My first posture statement began with the roles and missions of the Navy as legislated by Congress in Title 10 of the U.S. Code and then laid out the national strategy of the United States as assembled from the various guidance papers and posture statements of the secretary of defense. Following this, I described the current force structure of the U.S. Navy and how it implemented the national strategy. The wrap up, and the most important part, was a summary of the Navy’s budget for that year and how each line item was related directly to the Navy’s requirements as derived from the national strategy and derivative guidance of the SecDef. In simplest terms, it was a case of establishing an audit trail from each item in the Navy’s budget to the nation’s security requirements — translating policy into substance.
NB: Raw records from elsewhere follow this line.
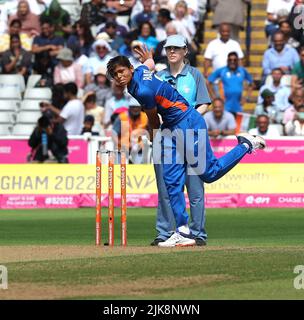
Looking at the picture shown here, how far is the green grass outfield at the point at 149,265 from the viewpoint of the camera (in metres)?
10.1

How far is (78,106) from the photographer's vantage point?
2456 cm

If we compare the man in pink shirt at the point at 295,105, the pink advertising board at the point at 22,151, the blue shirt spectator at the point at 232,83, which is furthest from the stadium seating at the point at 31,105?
the man in pink shirt at the point at 295,105

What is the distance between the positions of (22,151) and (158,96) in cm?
1127

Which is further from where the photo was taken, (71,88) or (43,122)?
(71,88)

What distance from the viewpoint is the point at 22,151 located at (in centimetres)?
2381

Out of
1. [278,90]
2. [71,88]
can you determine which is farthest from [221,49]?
[71,88]

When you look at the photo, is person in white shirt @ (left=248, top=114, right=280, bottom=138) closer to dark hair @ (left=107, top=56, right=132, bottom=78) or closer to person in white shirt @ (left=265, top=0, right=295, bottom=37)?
person in white shirt @ (left=265, top=0, right=295, bottom=37)

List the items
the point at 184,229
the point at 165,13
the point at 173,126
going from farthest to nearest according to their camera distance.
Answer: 1. the point at 165,13
2. the point at 184,229
3. the point at 173,126

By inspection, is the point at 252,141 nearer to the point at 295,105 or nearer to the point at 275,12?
the point at 295,105

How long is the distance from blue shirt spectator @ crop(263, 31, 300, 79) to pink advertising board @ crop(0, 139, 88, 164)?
13.7ft

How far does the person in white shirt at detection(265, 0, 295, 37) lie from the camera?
83.8ft

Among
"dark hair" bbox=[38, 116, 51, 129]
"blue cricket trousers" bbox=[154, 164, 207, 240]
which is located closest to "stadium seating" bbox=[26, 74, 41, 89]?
"dark hair" bbox=[38, 116, 51, 129]

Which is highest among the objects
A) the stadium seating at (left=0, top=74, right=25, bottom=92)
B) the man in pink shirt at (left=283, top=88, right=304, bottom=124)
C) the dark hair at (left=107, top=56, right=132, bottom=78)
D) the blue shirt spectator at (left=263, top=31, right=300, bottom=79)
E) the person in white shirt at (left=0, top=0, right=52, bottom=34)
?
the person in white shirt at (left=0, top=0, right=52, bottom=34)
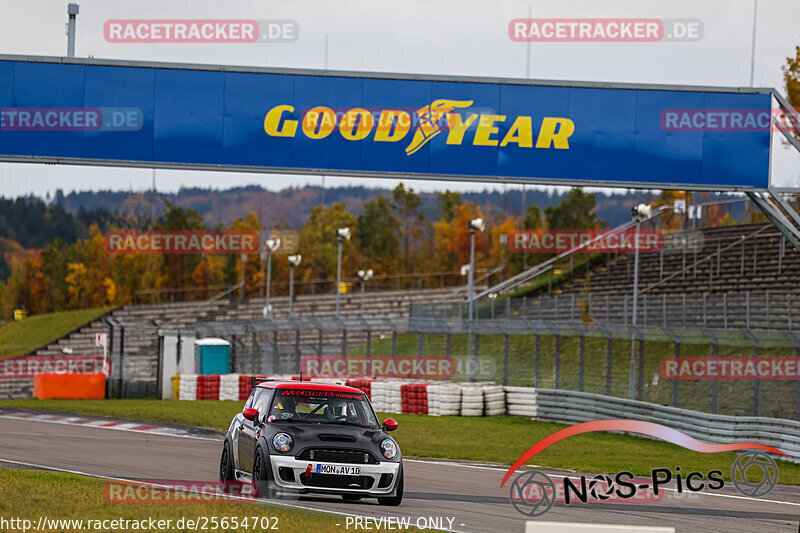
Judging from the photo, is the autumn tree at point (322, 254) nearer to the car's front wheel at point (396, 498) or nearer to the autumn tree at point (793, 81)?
the autumn tree at point (793, 81)

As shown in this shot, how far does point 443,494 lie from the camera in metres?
13.5

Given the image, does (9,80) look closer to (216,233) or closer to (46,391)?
(46,391)

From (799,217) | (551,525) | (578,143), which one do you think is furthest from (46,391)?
(551,525)

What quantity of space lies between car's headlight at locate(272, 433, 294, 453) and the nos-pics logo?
275 centimetres

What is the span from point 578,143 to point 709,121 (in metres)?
2.62

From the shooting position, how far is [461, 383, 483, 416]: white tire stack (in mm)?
28516

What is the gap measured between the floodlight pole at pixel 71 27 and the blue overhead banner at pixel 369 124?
408 millimetres

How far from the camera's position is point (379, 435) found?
1189cm

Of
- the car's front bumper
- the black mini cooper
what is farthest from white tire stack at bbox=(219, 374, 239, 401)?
the car's front bumper

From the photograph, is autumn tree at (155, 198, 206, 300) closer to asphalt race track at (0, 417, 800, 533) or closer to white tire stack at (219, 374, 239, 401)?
white tire stack at (219, 374, 239, 401)

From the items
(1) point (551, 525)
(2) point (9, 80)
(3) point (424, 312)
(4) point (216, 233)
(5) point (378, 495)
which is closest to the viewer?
(1) point (551, 525)

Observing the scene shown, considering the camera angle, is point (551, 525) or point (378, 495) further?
point (378, 495)

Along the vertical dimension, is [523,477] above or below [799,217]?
below

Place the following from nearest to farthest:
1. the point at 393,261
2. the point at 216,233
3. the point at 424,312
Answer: the point at 424,312
the point at 393,261
the point at 216,233
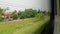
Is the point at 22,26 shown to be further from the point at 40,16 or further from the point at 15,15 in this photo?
the point at 40,16

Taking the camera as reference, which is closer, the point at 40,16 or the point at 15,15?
the point at 15,15

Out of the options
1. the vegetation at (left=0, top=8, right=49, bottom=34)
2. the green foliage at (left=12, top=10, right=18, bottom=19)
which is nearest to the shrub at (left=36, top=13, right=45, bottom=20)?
the vegetation at (left=0, top=8, right=49, bottom=34)

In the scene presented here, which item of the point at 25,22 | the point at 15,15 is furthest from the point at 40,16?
the point at 15,15

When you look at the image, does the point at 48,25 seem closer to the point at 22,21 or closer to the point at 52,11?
the point at 52,11

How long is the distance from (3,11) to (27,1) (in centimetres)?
33

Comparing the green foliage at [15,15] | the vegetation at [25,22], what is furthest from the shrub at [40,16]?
the green foliage at [15,15]

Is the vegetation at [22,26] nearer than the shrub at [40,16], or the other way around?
the vegetation at [22,26]

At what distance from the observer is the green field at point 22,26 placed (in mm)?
1193

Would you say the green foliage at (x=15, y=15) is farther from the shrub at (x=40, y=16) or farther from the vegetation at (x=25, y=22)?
the shrub at (x=40, y=16)

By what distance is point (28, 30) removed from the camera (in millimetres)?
1393

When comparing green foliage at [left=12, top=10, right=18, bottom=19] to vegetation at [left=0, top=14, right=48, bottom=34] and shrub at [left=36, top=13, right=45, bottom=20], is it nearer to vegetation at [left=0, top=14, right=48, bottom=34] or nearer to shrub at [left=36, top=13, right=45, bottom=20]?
vegetation at [left=0, top=14, right=48, bottom=34]

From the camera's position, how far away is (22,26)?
135 cm

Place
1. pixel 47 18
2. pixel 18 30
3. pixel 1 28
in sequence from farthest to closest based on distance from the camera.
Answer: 1. pixel 47 18
2. pixel 18 30
3. pixel 1 28

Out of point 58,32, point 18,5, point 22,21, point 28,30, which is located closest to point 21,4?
point 18,5
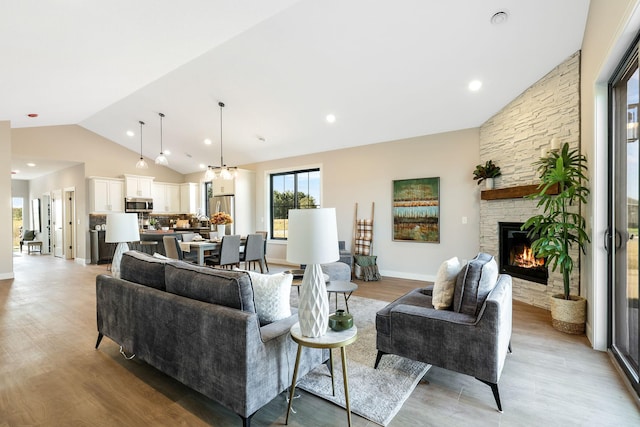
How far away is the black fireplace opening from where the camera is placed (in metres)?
4.14

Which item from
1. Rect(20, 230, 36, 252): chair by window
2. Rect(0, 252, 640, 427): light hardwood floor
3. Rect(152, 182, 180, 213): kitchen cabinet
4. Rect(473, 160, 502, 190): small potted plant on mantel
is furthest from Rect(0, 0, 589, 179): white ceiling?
Rect(20, 230, 36, 252): chair by window

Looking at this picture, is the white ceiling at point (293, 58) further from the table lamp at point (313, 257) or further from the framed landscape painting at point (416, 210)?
the table lamp at point (313, 257)

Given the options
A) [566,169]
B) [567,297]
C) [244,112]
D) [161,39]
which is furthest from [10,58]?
[567,297]

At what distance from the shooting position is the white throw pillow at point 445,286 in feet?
7.70

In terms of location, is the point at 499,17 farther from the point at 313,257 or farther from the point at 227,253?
the point at 227,253

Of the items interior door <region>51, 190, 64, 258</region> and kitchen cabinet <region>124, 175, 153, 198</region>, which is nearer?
kitchen cabinet <region>124, 175, 153, 198</region>

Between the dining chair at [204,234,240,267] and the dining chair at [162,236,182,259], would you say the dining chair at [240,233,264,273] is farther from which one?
the dining chair at [162,236,182,259]

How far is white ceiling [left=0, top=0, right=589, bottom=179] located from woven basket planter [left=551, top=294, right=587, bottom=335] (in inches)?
108

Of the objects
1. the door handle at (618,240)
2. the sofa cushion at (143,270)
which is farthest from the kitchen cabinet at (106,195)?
the door handle at (618,240)

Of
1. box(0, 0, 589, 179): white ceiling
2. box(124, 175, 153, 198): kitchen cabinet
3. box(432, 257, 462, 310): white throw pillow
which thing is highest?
box(0, 0, 589, 179): white ceiling

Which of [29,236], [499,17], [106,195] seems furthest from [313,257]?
[29,236]

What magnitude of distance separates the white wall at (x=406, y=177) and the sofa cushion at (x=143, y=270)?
4.33 meters

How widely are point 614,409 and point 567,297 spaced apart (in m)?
1.53

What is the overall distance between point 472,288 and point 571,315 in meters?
1.81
My second posture statement, in 1975, represented my views and philosophy. Again I began with a statement of the Navy’s roles and missions from Title 10 and again I related each line item in the Navy’s budget, showing how it supported the Navy’s roles and missions. To assist in the process of justifying the Navy’s budget request, I had a version of the posture statement produced in the form of a five-by-eight-inch pamphlet — very modest, duplicated without color or slick paper, and about half an inch thick. It would fit easily in the coat pocket of a civilian suit or a blue service uniform. Many copies were made and widely distributed to our officers, Pentagon civilians, and congressional staffers. John Lehman, later secretary of the navy (SecNav), tells of attending a hearing on the Navy budget during his days on the Arms Control and Disarmament Agency (ACDA) where virtually all present, observers as well as staff and participants, pulled out their CNO posture statement booklets almost in unison. Lehman referred to the booklet as “Chairman Mao’s Little Red Book.”
In those days, there was not a concise statement of the national strategy. For the posture statement, I had to synthesize a strategy from what I knew of our war plans as a member of the JCS and the general thrust of the annual SecDef “draft” presidential memorandum. By my second year in the CNO’s office, I had evolved a set of simple strategic principles for the Navy, statements and concepts based upon the various documents available to me and justified by the facts of the world’s geography; the nature of the high seas; the disposition of the military forces, both friendly and hostile; the threat they represented; and the probabilities of various courses of actions. These became the Navy’s interpretation of the national strategy, and they were repeated as often as possible in posture statements, in congressional testimony, and in my public speeches and writings. They are, in the aggregate, and as modified over time by my own experiences, the basis of my formal articulation of the strategy for the Cold War.